Two years later, my gut was at it again, this time in the form of my old friend, diarrhea. I was pretty sure that it was related to reducing the dose of a medication I was on, but all my doctors disagreed. One, I'd been on the drug for months without it causing digestive upset, and two, it was not a drug that caused digestive upset. So I once again submitted to rounds of test and stool samples. I had to take several Imodium a day if I hoped to leave the house; otherwise I felt practically chained to the toilet. I started hoping that it WAS a parasite just because then there'd be something to treat! After several months of negative results and ongoing digestive woes, I went back up on my medication and the diarrhea went away. So I was right and the drug (which reduces neuron reactivity, by the way) had been causing the problem all along. Why I had no problems at 500 mg and persistent diarrhea at 400 mg is unknown, as is why I can now take 450 mg without any problems. Going back on to my previous dose didn't solve, everything, though. My gut was all out of whack, not functioning smoothly or properly, and I did develop the kind of constipation and vomiting that made me worry I was en route for another impaction. I also started suffering from episodes of severe cramping that were not accompanied by any kind of bowel movement. So back to the doctor I went. I got the diagnosis, once again, of IBS--it was just acting up in a different way this time. I was given a medication that helped enormously with the cramping, but I found that if I took it for several days in a row, I developed psychiatric symptoms. So it is strictly an as-needed drug to be taken in small amounts, but I'm grateful to have it.
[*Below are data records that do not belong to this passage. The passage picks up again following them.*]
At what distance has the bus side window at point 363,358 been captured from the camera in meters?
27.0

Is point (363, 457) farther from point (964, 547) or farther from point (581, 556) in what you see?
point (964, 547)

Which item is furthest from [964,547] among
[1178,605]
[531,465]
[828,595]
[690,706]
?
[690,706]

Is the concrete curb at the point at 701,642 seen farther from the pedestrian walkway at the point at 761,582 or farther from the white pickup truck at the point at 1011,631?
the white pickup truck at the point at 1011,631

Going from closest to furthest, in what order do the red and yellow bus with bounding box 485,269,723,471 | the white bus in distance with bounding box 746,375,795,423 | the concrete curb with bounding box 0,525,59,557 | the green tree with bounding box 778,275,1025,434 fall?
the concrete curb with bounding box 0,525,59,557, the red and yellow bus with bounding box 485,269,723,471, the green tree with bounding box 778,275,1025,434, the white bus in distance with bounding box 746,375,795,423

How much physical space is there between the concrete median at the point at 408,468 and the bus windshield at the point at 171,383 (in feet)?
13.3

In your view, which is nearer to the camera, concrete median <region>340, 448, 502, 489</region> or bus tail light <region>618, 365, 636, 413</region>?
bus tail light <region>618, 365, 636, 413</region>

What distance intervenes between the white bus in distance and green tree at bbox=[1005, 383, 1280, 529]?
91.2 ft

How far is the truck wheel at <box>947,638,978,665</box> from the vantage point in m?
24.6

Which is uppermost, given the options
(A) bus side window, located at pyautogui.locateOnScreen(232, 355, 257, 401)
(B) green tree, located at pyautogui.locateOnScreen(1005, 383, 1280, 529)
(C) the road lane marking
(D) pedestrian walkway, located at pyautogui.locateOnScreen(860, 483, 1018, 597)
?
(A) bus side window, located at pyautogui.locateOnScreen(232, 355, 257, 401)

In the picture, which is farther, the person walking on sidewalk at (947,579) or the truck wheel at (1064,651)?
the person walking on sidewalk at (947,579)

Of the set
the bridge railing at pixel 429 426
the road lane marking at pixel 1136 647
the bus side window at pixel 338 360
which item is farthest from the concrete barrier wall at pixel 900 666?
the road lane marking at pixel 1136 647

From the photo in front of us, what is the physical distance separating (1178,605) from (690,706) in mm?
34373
As you can see, every 2-4 years since my teens I've developed some kind of major GI issue that usually takes several months and lots of tests to straighten out. It's just the kind of body I have. It's also why I included IBS on my disability application because it crops up again and again, making me sick and impacting the medications that I can take.
And so here I am, currently able to eat spicy food (which happened all of a sudden--a pharmacist told me that what the gut can digest can be switch quite abruptly when you have bipolar disorder), but not cruciferous vegetables or greasy, fatty food. My psychiatric meds likely contributed to the virus' impact on my stomach and now the stomach-soothing medication interferes with the absorption of my psych meds, which then impacts how my brain responds to my blood sugar level. So yes, good times!
The moral of this story: if you've got neuron communication problems in your brain, you've probably got them in your gut as well. I hope for your sake you are afflicted with neither!